● **Selection**
^^^^^^^^^^^^^^^^

Problem here is the bottom has fallen out as far as prices go. It's cut throat around here now. You have to adapt and adjust to survive. Guys are working for about 1/3 less now than they were a year or so back. Plus no one has any money.

I am in two yellowpage books and usually have to bid against the same guys. I went to bid a crane job back last Fall and one of my competitors showed up at the same time as me. I bid $2200 for two medium hardwoods (which was a low bid for me) and my competitor told the guy he would do it for $1100 with a crane. I told the guy he could have it.


----------



## urbanlogger52 (Feb 1, 2010)

*2 2 drop*

Yeah they are a bit bigger than fisrt described but right close to the drive. THis is a trim truck dream . I have a XT55 and we could easy get all 4 trees in pic on the ground in 1 hour. I climb also but the trim truck is hard to beat when there is easy access. Later Chuck


----------



## Tree Pig (Feb 1, 2010)

tree md said:


> Problem here is the bottom has fallen out as far as prices go. It's cut throat around here now. You have to adapt and adjust to survive. Guys are working for about 1/3 less now than they were a year or so back. Plus no one has any money.

^^^^^^^^^^^^^^^^

● **Given data**
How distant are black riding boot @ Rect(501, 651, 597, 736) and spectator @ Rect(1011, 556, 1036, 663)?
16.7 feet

^^^^^^^^^^^^^^^^

● **Written task**
Please explain, using the forum thread, why urbanlogger52 calls the job "a trim truck dream" even though the trees are bigger than first described. Answer in one to three sentences.

● **Exercise answer**
The trees are right close to the drive, so access is easy, and urbanlogger52 says a trim truck is hard to beat when access is easy. With an XT55, urbanlogger52 expects all four trees to be on the ground in one hour.